り組み、得られた成果は実証的かつ信頼度の高い技術として高い評価を受け、商用軽水炉の適用へも波及しています。
  また「ふげん」では、現在では当たり前となっている計算機の活用においても、運転開始より取り組んできており、近年のハードおよびソフトウェアの技術進展もあいまって、高度な計算機システムの開発、導入を積極的に図ってきました。これらは、従来困難とされていた運転員や保守員のノウハウをシステム化することを可能とし、熟練運転員に匹敵する原子炉給水系のファジイ制御、保守の省力化や信頼性向上を図る運転保守管理システム、プラントの異常早期発見やプラント挙動の解析に威力を発揮するプラントデータ収集システムなどとして結実しています。

ATR特有技術の開発

(1) 圧力管検査装置
  「ふげん」では軽水炉の原子炉圧力容器に相当する圧力管に、材料としてはわが国初めてのジルコニウム・ニオブ合金を採用したため、供用中検査として圧力管内径の寸法計測や超音波探傷、TVによる内表面観察を行い健全性を確認するとともに、設計の妥当性を評価する必要がありました。このため燃料交換装置を利用して圧力管に取り付け、遠隔で自動検査を行う特殊な検査装置を開発しました。
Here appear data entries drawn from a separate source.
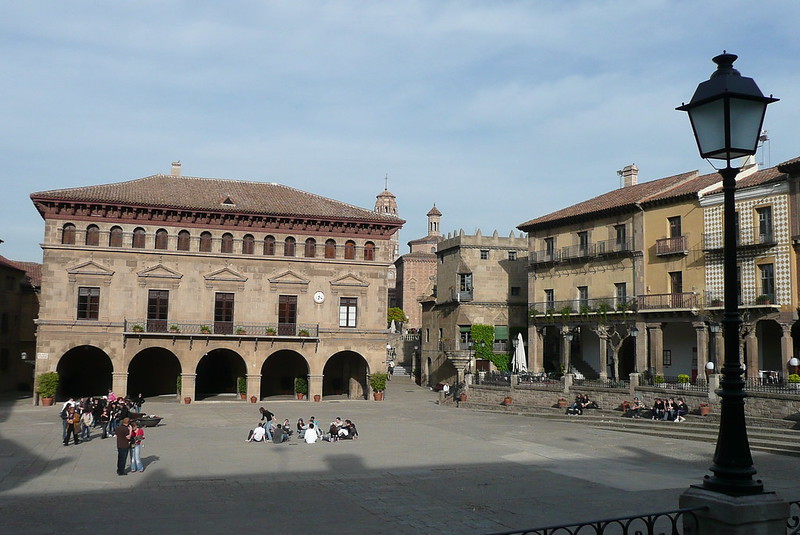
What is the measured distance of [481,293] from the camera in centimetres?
5766

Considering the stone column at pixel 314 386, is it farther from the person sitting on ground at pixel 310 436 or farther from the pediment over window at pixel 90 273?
the person sitting on ground at pixel 310 436

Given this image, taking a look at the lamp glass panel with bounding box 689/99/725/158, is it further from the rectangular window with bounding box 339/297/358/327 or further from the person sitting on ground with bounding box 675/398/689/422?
the rectangular window with bounding box 339/297/358/327

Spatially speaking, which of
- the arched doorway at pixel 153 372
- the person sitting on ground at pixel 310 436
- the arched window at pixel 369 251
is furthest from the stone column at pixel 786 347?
the arched doorway at pixel 153 372

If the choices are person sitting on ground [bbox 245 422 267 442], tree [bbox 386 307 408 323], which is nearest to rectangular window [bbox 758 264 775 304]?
person sitting on ground [bbox 245 422 267 442]

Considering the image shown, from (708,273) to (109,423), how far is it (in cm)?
3161

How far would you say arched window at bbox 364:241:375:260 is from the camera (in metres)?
48.4

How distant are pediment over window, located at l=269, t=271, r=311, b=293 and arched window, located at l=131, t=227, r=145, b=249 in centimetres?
821

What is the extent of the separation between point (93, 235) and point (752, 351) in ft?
124

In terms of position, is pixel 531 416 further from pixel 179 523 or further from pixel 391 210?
pixel 391 210

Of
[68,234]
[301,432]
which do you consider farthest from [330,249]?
[301,432]

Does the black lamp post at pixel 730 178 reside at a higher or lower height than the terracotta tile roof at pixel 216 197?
lower

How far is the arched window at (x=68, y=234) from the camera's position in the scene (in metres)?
43.2

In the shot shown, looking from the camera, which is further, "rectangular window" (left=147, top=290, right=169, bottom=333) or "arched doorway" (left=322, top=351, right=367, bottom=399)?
"arched doorway" (left=322, top=351, right=367, bottom=399)

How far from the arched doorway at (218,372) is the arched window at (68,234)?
38.5ft
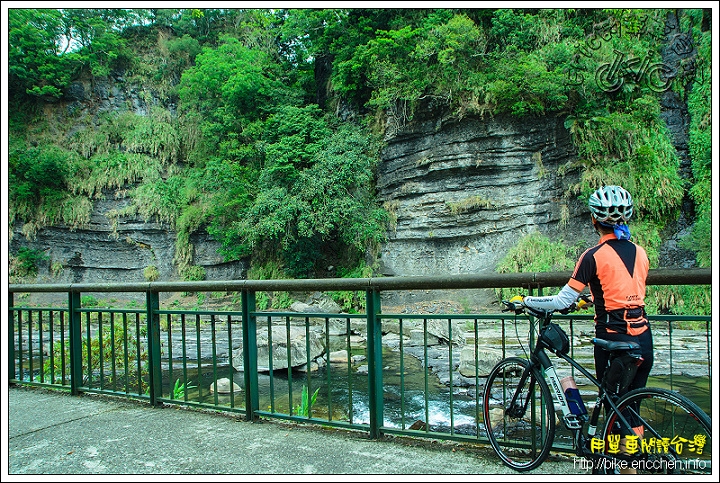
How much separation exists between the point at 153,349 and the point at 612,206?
3.94m

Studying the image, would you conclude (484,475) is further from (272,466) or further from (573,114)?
(573,114)

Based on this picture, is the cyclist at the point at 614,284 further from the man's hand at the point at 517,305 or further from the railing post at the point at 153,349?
the railing post at the point at 153,349

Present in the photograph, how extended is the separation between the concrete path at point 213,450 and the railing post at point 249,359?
0.15 m

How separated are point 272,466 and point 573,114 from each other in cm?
1925

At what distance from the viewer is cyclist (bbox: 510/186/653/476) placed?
257cm

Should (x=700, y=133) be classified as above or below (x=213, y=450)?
above

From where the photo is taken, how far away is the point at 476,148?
67.2 ft

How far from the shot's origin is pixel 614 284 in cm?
260

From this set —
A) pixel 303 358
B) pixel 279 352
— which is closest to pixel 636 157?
pixel 303 358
開発に当たっては、圧力管内の高放射線量に対する十分な耐放射線性や圧力管内に収まる小型化と高い検査精度など相反する要求があり、大洗工学センターでの試験と「ふげん」での検査を繰り返し、改良を加えながら現在の装置に至っています。本装置による検査により、圧力管の健全性が確認されるとともに、圧力管クリープ歪み量の測定結果も予測値と非常に良く一致し、設計の妥当性も確認されました。